India upgrading 255-km key Ladakh road to counter China

Countering China’s rapid infrastructure growth, India is upgrading a strategically vital 255-km road in Eastern Ladakh to enable the movement of very heavy vehicles, including tanks and specialised trucks capable of carrying long-range missiles. The existing Darbuk-Shyok-Daulat Beg Oldie (DS-DBO) road, which links Leh with DBO on a 16,600-foot-high plateau, is undergoing an upgrade, sources said.

The entire route, which runs through a desolate and treeless stretch of the Karakoram mountain range, will be strengthened to ‘class 70’ specifications, meaning the road and all 37 bridges along it will be able to support vehicles weighing up to 70 tonnes. This includes Army tank carriers and missile-transporting trucks.
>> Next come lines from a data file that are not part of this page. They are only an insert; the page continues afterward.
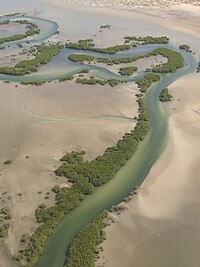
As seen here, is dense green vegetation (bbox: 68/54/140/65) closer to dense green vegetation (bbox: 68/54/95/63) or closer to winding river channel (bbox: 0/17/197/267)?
dense green vegetation (bbox: 68/54/95/63)

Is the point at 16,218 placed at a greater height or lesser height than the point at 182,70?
lesser

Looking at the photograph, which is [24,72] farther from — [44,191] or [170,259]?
[170,259]

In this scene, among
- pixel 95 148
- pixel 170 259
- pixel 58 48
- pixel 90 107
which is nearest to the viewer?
pixel 170 259

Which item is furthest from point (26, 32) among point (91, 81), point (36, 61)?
point (91, 81)

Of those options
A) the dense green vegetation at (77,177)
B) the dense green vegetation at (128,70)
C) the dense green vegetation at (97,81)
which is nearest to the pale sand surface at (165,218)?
the dense green vegetation at (77,177)

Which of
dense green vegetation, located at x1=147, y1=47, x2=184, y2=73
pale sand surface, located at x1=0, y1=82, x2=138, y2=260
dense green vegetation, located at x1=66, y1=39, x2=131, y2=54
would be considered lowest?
pale sand surface, located at x1=0, y1=82, x2=138, y2=260

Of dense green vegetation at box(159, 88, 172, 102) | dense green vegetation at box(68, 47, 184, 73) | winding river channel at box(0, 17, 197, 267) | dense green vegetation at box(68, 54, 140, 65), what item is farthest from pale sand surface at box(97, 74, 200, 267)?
dense green vegetation at box(68, 54, 140, 65)

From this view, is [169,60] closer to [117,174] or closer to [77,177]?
[117,174]

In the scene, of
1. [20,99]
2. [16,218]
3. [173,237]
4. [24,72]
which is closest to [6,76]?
[24,72]
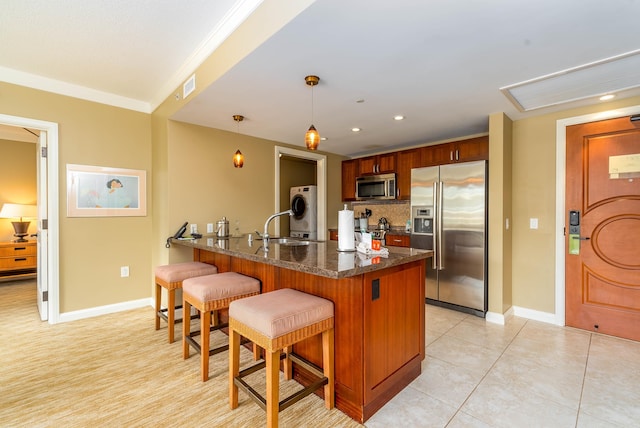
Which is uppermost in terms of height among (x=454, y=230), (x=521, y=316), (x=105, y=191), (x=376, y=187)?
(x=376, y=187)

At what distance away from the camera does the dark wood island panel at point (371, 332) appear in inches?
→ 66.4

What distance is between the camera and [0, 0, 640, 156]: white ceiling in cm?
163

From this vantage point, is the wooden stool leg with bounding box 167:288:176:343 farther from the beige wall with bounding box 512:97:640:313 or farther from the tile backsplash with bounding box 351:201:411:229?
the beige wall with bounding box 512:97:640:313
The DS-DBO road is the only land access to the Galwan Valley, the site of the bloody India-China clash in June 2020. North of DBO lies the Karakoram Pass, which separates Ladakh from China’s Xinjiang region, while the strategically important Depsang Plains — where India and China were locked in a military standoff from May 2020 to October 2024 — lie to the east of DBO. The area north of Shyok is referred to as the “sub sector north” (SSN) by the Army.

The Indian military has factored in a scenario where China’s People’s Liberation Army could push westward into the 16,000-foot-high Depsang Plains and threaten a section of the DS-DBO road, potentially cutting off access to DBO and, by extension, the Karakoram Pass. Indian defensive positions in the SSN are designed to hold back any such thrust by the PLA. Since May 2020, thousands of troops from both sides have been stationed along their respective sides of the Line of Actual Control (LAC). Holding onto the SSN is considered vital, making the DS-DBO road a crucial logistical link.

To reduce dependence on a single route, an alternative Leh-Saser La-Murgo-DBO axis is being developed and is expected to be ready by next year. This alignment is not visible to Chinese Army ground patrols near the LAC.

The Border Roads Organisation is constructing a 4-km-long concrete stretch near Saser La, a 17,800-foot-high pass in the Karakoram. This section will form part of a 56-km military-grade road connecting Sasoma, Saser La and Murgo, where it will merge with the existing DS-DBO route.

A dirt track on the Sasoma-Murgo route was activated in August 2020 during the peak of the India-China military standoff. Since then, the BRO has been working to widen it. In 2022, the National Board for Wildlife cleared the passage of this road through 55 hectares of the Karakoram Wildlife Sanctuary.